Dosyanın avukatlarından Diyarbakır Barosu eski Başkanı Nahit Eren ise sosyal medya hesabından yaptığı açıklamada, "Cumhuriyet Savcısı, Diyarbakır 8. Ağır Ceza Mahkemesinde görülmekte olan Narin dosyasına, esas hakkındaki mütalaasını bugün itibariyle sunmuştur. Savcılık esas hakkındaki mütalaasında 4 sanık hakkında iştiraken kasten öldürme suçundan Ağırlaştırılmış Müebbet Hapis Cezası ile cezalandırılmalarını talep etmiştir. 26 Aralıkta Narin için Adalet demek için 8. Ağır Ceza Mahkemesinin duruşma salonunda yerimizi alacağız" dedi.
Ne olmuştu?
Diyarbakır’ın Bağlar ilçesi kırsal Tavşantepe Mahallesi'nde yaşayan 8 yaşındaki Narin Güran, 21 Ağustos'ta gittiği Kur'an kursundan çıktıktan sonra kendisinden bir daha haber alınamadı.
Akşam saat 20.00 sıralarında jandarma karakoluna Narin Güran'ın kayıp olduğu bildirilmesi üzerine jandarma bölgede arama çalışmalarına başladı.
Narin'in kaybolduğu saatlerde yoldan geçtiği tespit edilen yaklaşık 150 araç sorgulandı. Mahalledeki evler ve köye giriş yapan araçlarda arama yapıldı.
Toplamda 12 bin 565 araç arandı, 130 kişinin ifadesine başvuruldu, 32 bin 952 kişi kontrol edildi, 7 iz takip köpeği ile 11 bin dönümden fazla alanda arama yapıldı.
Son görüntüleri kaybolduğu gün olan 21 Ağustos'ta saat 15.15'te güvenlik kamerasına yansıyan Narin Güran'ın ağabeyi Enes Güran (18), dokuz gün sonra kolundaki ısırık izleri nedeniyle gözaltına alındı.
İstanbul Adli Tıp Kurumu'ndaki incelemede, ısırık izlerinin Narin'e ait olup olmadığı tespit edilemeyince Enes Güran serbest bırakıldı.
Soruşturma kapsamında bu kez Narin'in amcası, aynı zamanda kırsal Tavşantepe Mahallesi'nin Muhtarı Salim Güran gözaltına alındı. Güran'ın aracından alınan DNA örneklerinin, Narin'in kıyafetlerindeki DNA örnekleri ile eşleştiği belirlendi.
Salim Güran, 2 Eylül'de çıkarıldığı mahkeme tarafından 'Kasten öldürme' ve 'Kişiyi hürriyetinden yoksun kılma' suçlarından tutuklandı.
19 gün süren arama çalışmalarının ardından 8 Eylül'de mahalleye 2 kilometre uzaklıktaki Eğertutmaz Deresi'nde Narin'in cansız bedenine ulaşıldı.
Narin'in, en son üzerinde görüldüğü şahsi kıyafetleriyle dere kenarında çuval içinde, üzeri taşla gizlenmiş halde, saat 08.45 sıralarında ölü olarak bulundu.
Narin'in cenazesi, Diyarbakır Adli Tıp Kurumu'nda yapılan otopsi işlemlerinin ardından bulunduktan bir gün sonra Tavşantepe Mahallesi mezarlığında toprağa verildi.

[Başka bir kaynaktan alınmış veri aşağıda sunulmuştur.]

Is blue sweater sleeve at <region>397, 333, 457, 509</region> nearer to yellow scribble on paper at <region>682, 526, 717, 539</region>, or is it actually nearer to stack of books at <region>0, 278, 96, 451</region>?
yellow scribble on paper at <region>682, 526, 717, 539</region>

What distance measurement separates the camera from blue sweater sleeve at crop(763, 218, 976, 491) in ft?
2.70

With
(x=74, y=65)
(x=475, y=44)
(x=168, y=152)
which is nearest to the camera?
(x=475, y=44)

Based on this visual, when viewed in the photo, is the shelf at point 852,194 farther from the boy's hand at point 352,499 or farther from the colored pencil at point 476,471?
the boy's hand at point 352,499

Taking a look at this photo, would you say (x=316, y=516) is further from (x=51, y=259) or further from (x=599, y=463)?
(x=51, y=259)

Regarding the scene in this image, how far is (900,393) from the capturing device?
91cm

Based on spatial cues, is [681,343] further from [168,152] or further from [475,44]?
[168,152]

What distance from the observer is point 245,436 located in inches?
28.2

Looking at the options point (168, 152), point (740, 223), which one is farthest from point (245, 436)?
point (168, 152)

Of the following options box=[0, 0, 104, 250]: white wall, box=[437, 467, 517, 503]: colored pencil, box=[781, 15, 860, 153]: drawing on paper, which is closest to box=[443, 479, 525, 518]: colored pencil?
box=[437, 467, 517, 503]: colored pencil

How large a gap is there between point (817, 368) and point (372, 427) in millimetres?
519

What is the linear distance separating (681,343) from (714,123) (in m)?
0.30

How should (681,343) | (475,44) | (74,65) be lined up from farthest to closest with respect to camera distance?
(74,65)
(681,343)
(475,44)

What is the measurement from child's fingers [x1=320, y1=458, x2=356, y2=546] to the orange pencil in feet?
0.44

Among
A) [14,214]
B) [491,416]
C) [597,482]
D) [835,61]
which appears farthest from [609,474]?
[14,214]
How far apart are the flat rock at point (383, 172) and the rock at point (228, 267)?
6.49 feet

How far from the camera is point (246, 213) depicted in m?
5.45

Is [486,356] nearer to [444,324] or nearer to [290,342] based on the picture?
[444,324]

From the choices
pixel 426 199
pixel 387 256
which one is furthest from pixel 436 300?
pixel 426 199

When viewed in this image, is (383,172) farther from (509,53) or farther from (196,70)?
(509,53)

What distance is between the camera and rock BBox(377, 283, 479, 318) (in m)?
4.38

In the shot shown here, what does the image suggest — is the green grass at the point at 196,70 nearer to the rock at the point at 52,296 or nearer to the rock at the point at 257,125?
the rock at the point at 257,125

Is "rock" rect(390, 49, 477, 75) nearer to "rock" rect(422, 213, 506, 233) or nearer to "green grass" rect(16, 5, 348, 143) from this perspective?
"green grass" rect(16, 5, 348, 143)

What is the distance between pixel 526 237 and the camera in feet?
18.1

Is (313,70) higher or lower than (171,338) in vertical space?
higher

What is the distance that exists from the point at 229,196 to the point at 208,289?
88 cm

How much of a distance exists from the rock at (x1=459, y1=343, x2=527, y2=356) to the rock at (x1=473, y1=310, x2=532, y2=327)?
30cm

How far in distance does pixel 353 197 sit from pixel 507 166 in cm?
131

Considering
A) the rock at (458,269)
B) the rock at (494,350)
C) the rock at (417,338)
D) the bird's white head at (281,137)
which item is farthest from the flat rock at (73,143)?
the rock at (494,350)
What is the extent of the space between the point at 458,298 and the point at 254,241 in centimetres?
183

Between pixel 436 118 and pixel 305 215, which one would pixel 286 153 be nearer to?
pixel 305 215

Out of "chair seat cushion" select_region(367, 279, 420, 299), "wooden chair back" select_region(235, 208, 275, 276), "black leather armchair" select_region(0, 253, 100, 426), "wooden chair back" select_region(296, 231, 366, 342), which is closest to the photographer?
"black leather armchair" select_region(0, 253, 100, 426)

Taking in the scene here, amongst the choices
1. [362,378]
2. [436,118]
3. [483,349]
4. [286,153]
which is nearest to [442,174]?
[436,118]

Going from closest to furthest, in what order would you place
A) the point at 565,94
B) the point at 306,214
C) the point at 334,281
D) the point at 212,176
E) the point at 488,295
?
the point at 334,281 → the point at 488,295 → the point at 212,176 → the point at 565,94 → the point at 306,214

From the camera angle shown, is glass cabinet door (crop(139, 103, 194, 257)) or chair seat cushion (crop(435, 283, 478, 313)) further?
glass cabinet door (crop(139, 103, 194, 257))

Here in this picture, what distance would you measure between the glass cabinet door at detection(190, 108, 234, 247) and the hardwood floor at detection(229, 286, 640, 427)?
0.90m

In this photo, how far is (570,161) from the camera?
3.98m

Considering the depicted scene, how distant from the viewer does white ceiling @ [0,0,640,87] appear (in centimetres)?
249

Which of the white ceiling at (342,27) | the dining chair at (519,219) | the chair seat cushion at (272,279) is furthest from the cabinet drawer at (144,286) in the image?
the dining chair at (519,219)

Narin'in ön otopsi raporunda bulunduğu çuvalda cesede ait olduğu değerlendirilen kaval kemiği bulunduğu, bedeninden 91 örnek alındığı, çürüme başladığı gerekesiyle ölüm şekli ve zamanının belirlenemediği belirtildi.
Narin'in cenazesinin bulunmasının ardından Diyarbakır Cumhuriyet Başsavcılığı tarafından yürütülen soruşturma kapsamında, annesi, babası, 2 ağabeyi, 3 amcasının da aralarında olduğu 24 şüpheli, gözaltına alındı.
Narin Güran'ın cesedini dereye gizlemesi için amcası Salim Güran'ın 200 bin lira para teklif ettiğini belirten şüphelilerden sıvacı Nevzat Bahtiyar (48), jandarmadaki işlemlerinin ardından sevk edildiği adliyede çıkarıldığı 1'inci Nöbetçi Sulh Ceza Hakimliği’nde 'Çocuğu iştirak halinde kasten öldürme' suçundan tutuklandı.
Gözaltındaki 23 şüphelinin işlemleri sürerken, 2 Eylül'de tutuklanan Tavşantepe Mahallesi Muhtarı Salim Güran Bağlar Kaymakamlığı tarafından görevinden uzaklaştırıldı.
İlçe İdare Kurulu kararı ile birinci aza, muhtar olarak geçici görevlendirildi. Gözaltına alınan şüphelilerden 1'i, jandarmadaki işlemlerinin ardından serbest bırakıldı. 22 şüpheli ise 12 Eylül'de yoğun güvenlik önlemleri altında adliyeye sevk edildi.
22 kişiden anne Yüksel Güran, ağabey Enes Güran da tutuklandı.